I have an eigenvalue problem emerging from the internal vibro-acoustic coupling.

The eigenvalue problem is nonsymmetric but it was proven in literature that it results in real eigenvalues and eigenvectors due to the relations between the off-diagonal coupling matrices. The eigenvalue problem reads as,

$$A \phi = \lambda B \phi$$


$$ A = \begin{bmatrix} K_1 &K_2\\ 0 &K_3\end{bmatrix}$$


$$ B = \begin{bmatrix} M_1 &0\\ -K_2^T &M_2\end{bmatrix}$$

I am using the Arnoldi technique to solve this eigenvalue problem. However, I always have to apply a scaling in order to find the right eigenvalues and eigenvectors. What I am applying is the simple jacobi scaling such as

P1 = diag(1./sqrt(diag(K1)))
P2 = diag(1./sqrt(diag(K2)))

P = diag(P1,P2)

eventually, what I am solving is the generalized eigenvalue problem with this scaling matrix, namely,

$$ P A P = \begin{bmatrix} P_1 K_1 P_1 &P_1 K_2 P_2\\ 0 &P_2 K_3 P_2\end{bmatrix}$$


$$ P B P = \begin{bmatrix} P_1 M_1 P_1 &0\\ -P_2 K_2^T P_1 &P_2 M_2 P_2\end{bmatrix}$$

then I go back to the original space before scaling. It is fine up to this point but there is one more follow up step I would like to accomplish. Later on, I need to solve a linear system which involves $A$, such as,

$$A x = b$$

and I would like to use the factor I generated during the above eigenvalue solution in order to perform this solution. But if I perform the scaling, my original $A$ transforms to $PAP$ so I can not use that for a forward-backward solve and I need a new factorization for $A$.

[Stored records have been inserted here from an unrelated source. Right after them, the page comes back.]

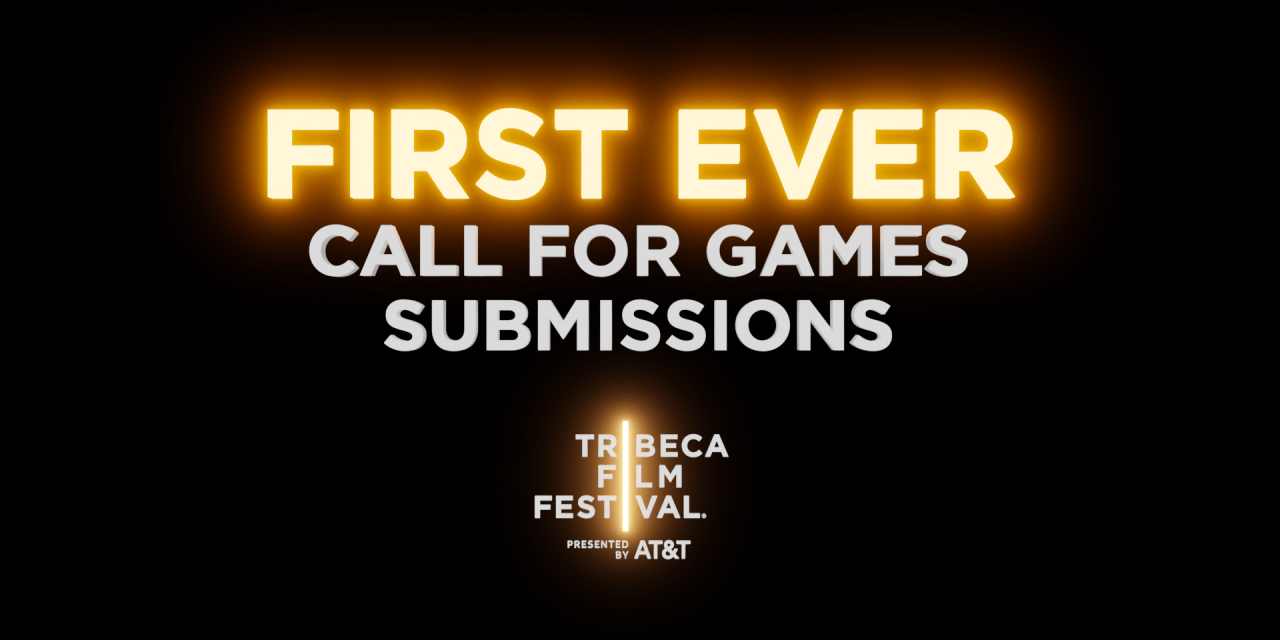 Tribeca Film Festival Invites Game Submissions for the First Time Ever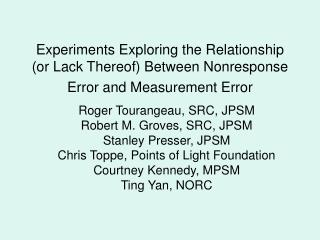 Roger Tourangeau, SRC, JPSM   Robert M. Groves, SRC, JPSM Stanley Presser, JPSM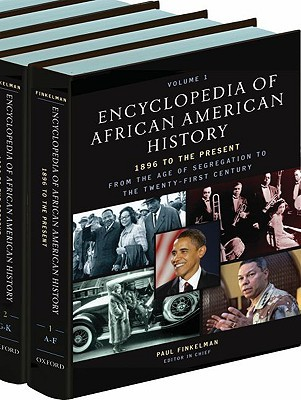 Encyclopedia of African American History, 1896 to the Present: From the Age of Segregation to the Twenty-First Century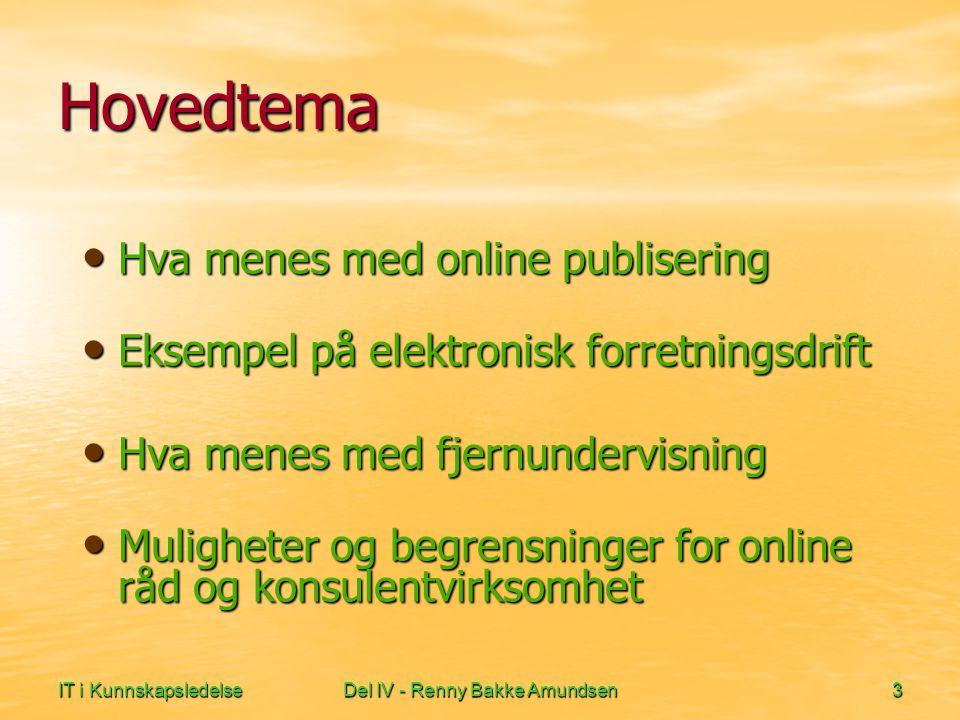 IT i KunnskapsledelseDel IV - Renny Bakke Amundsen4 Elektronisk leveranse av:  Aviser  Magasiner  Tidsskrifter  Bøker  Nyheter  Musikk  Videoer  og annen digitaliserbar informasjon Online publisering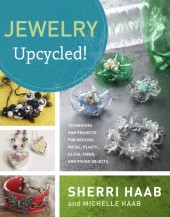 Jewelry Upcycled by Sherri & Michelle Haab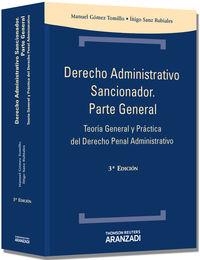 (3ª Ed. )  Derecho Administrativo Sancionador - Parte General - Iñigo  Sanz Rubiales  /  Manuel  Gomez Tomillo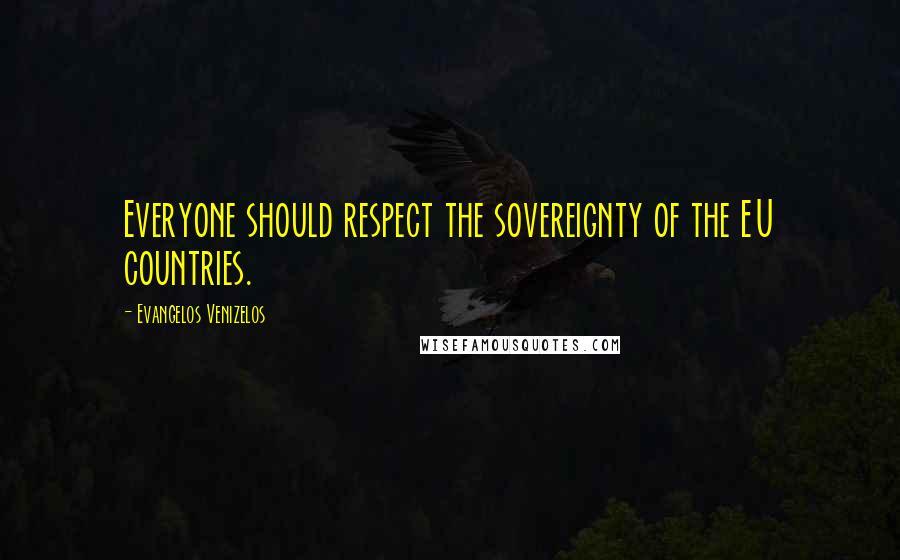 Evangelos Venizelos quotes: Everyone should respect the sovereignty of the EU countries.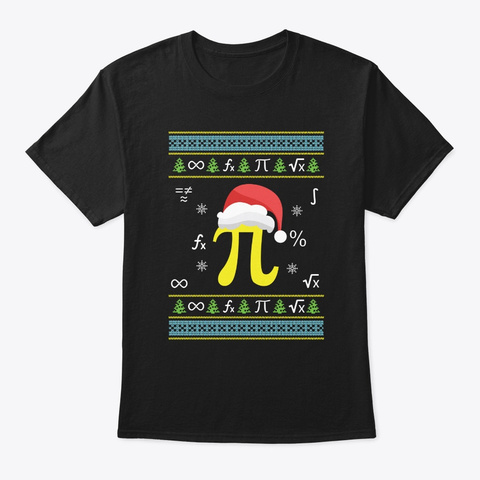 Funny Math Pi Ugly Christmas Gift Teache Black T-Shirt Front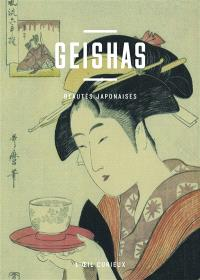 Geishas : beautés japonaises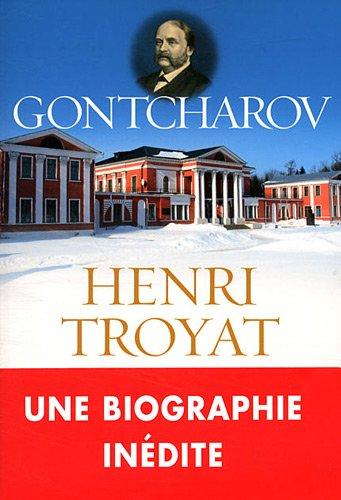 GONTCHAROV: TROYAT HENRI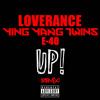 Ying Yang Twins, E-40 & Loverance - Up (Remix)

And as mentioned above, I can only find the right eigenvalues and eigenvectors with this scaling although my original matrices are not that ill-conditioned. I am looking for a way to solve my eigenvalue problem without scaling and use the available factorization at a later stage, but so far, I have no luck without scaling. I am using the built in solvers (or the Factorize package from Tim Davies) in my MATLAB implementations for the Arnoldi iterations.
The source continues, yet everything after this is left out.